A run of records
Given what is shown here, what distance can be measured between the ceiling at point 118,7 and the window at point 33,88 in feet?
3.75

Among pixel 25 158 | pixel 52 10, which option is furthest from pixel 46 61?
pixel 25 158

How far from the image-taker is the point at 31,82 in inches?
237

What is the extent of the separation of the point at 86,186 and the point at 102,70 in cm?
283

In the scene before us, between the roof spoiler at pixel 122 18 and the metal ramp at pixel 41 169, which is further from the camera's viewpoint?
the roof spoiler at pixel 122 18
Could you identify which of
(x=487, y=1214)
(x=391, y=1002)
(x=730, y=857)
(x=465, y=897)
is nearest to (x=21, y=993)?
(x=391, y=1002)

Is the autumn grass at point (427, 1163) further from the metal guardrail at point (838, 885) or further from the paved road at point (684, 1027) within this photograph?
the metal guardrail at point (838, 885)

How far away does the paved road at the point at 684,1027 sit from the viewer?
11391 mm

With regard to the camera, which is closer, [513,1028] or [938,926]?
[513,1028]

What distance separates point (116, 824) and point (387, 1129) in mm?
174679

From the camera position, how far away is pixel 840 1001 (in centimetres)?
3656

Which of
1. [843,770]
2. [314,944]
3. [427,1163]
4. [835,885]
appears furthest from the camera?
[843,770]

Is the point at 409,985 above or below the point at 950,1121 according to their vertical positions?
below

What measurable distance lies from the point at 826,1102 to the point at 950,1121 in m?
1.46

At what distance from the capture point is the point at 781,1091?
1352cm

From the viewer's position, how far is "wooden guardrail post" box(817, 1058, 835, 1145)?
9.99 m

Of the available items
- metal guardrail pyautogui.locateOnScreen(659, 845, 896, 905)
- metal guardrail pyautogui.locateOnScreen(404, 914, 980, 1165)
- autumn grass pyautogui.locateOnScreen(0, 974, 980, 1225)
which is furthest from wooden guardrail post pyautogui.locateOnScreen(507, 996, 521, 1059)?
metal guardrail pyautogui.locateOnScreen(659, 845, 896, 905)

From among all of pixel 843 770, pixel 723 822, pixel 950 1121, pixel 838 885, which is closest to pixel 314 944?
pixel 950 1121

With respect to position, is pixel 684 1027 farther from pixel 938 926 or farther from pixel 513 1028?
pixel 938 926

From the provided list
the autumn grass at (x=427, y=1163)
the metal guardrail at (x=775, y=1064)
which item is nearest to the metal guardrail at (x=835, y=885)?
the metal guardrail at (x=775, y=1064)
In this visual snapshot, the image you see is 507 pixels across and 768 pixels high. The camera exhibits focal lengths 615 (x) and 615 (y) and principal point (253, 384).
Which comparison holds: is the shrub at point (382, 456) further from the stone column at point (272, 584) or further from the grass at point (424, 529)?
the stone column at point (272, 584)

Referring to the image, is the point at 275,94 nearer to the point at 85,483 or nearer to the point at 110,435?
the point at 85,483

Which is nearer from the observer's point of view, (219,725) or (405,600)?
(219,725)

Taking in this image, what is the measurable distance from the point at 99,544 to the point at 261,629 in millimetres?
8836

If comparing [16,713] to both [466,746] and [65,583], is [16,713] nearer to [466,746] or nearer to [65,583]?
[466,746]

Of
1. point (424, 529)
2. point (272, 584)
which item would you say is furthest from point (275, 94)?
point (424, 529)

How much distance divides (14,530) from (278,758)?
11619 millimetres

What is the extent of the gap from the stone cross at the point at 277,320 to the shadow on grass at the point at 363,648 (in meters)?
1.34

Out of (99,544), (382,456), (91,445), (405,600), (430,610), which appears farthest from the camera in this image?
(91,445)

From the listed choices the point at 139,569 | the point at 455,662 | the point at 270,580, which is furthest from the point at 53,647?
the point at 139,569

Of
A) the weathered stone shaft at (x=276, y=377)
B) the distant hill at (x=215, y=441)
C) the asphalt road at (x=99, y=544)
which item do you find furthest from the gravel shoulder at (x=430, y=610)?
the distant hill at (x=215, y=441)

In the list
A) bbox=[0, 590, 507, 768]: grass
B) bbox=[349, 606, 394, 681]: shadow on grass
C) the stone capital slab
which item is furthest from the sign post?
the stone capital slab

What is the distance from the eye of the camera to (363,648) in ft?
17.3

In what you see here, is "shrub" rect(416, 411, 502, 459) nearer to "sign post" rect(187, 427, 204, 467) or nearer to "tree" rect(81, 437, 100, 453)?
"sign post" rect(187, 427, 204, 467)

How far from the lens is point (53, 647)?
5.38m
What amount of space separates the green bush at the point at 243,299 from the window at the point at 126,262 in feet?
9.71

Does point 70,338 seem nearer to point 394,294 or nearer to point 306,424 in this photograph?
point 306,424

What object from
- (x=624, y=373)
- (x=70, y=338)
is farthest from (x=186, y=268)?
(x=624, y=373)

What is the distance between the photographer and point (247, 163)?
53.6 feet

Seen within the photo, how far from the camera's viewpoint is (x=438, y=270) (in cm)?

What to do: Copy the entire listing above verbatim, from its first line through its last.

Written answer:
Given what is shown here, what distance can be measured between the ceiling at point 118,7 and the window at point 33,88 in feet?
3.75

Among pixel 25 158 | pixel 52 10, which option is furthest from pixel 46 61?
pixel 25 158

How far from the image-taker is the point at 31,82 in inches?
237

What is the extent of the separation of the point at 86,186 and the point at 102,70 in cm?
283

In the scene before us, between the roof spoiler at pixel 122 18 and the metal ramp at pixel 41 169, which is further from the camera's viewpoint?
the roof spoiler at pixel 122 18
Could you identify which of
(x=487, y=1214)
(x=391, y=1002)
(x=730, y=857)
(x=465, y=897)
is nearest to (x=21, y=993)?
(x=391, y=1002)

Is the autumn grass at point (427, 1163) further from the metal guardrail at point (838, 885) or further from the paved road at point (684, 1027) within this photograph?
the metal guardrail at point (838, 885)

How far away does the paved road at the point at 684,1027 sit from the viewer?
11391 mm

With regard to the camera, which is closer, [513,1028] or [938,926]?
[513,1028]

What distance separates point (116, 824) and point (387, 1129) in mm?
174679

From the camera position, how far away is pixel 840 1001 (in centimetres)?
3656

Which of
1. [843,770]
2. [314,944]
3. [427,1163]
4. [835,885]
appears furthest from the camera?
[843,770]

Is the point at 409,985 above or below the point at 950,1121 according to their vertical positions?
below

What measurable distance lies from the point at 826,1102 to the point at 950,1121 in m?
1.46

At what distance from the capture point is the point at 781,1091?
1352cm

From the viewer's position, how far is "wooden guardrail post" box(817, 1058, 835, 1145)?
9.99 m

Of the available items
- metal guardrail pyautogui.locateOnScreen(659, 845, 896, 905)
- metal guardrail pyautogui.locateOnScreen(404, 914, 980, 1165)
- autumn grass pyautogui.locateOnScreen(0, 974, 980, 1225)
which is furthest from wooden guardrail post pyautogui.locateOnScreen(507, 996, 521, 1059)?
metal guardrail pyautogui.locateOnScreen(659, 845, 896, 905)

From among all of pixel 843 770, pixel 723 822, pixel 950 1121, pixel 838 885, which is closest to pixel 314 944?
pixel 950 1121

With respect to position, is pixel 684 1027 farther from pixel 938 926 or farther from pixel 513 1028?
pixel 938 926

From the provided list
the autumn grass at (x=427, y=1163)
the metal guardrail at (x=775, y=1064)
which item is nearest to the metal guardrail at (x=835, y=885)?
the metal guardrail at (x=775, y=1064)
In this visual snapshot, the image you see is 507 pixels across and 768 pixels high. The camera exhibits focal lengths 615 (x) and 615 (y) and principal point (253, 384).
Which comparison holds: is the shrub at point (382, 456) further from the stone column at point (272, 584) or further from the grass at point (424, 529)?
the stone column at point (272, 584)

Referring to the image, is the point at 275,94 nearer to the point at 85,483 or nearer to the point at 110,435?
the point at 85,483

Which is nearer from the observer's point of view, (219,725) or (405,600)?
(219,725)

Taking in this image, what is the measurable distance from the point at 99,544 to the point at 261,629 in millimetres?
8836

If comparing [16,713] to both [466,746] and [65,583], is [16,713] nearer to [466,746] or nearer to [65,583]?
[466,746]

Of
1. point (424, 529)
2. point (272, 584)
which item would you say is furthest from point (275, 94)?
point (424, 529)

How much distance divides (14,530) from (278,758)?
11619 millimetres

What is the extent of the gap from the stone cross at the point at 277,320 to the shadow on grass at the point at 363,648 (in meters)?
1.34

Out of (99,544), (382,456), (91,445), (405,600), (430,610), which appears farthest from the camera in this image?
(91,445)

From the listed choices the point at 139,569 | the point at 455,662 | the point at 270,580, which is furthest from the point at 53,647?
the point at 139,569

Of
A) the weathered stone shaft at (x=276, y=377)
B) the distant hill at (x=215, y=441)
C) the asphalt road at (x=99, y=544)
which item do you find furthest from the gravel shoulder at (x=430, y=610)?
the distant hill at (x=215, y=441)

In the list
A) bbox=[0, 590, 507, 768]: grass
B) bbox=[349, 606, 394, 681]: shadow on grass
C) the stone capital slab
which item is furthest from the sign post?
the stone capital slab

What is the distance from the eye of the camera to (363,648) in ft?
17.3

In what you see here, is "shrub" rect(416, 411, 502, 459) nearer to "sign post" rect(187, 427, 204, 467) or nearer to "tree" rect(81, 437, 100, 453)?
"sign post" rect(187, 427, 204, 467)

How far from the lens is point (53, 647)?
5.38m
What amount of space separates the green bush at the point at 243,299 from the window at the point at 126,262 in feet?
9.71

Does point 70,338 seem nearer to point 394,294 or nearer to point 306,424 in this photograph?
point 306,424

What object from
- (x=624, y=373)
- (x=70, y=338)
is farthest from (x=186, y=268)?
(x=624, y=373)

What is the distance between the photographer and point (247, 163)?
53.6 feet

Seen within the photo, how far from the camera's viewpoint is (x=438, y=270) (in cm)?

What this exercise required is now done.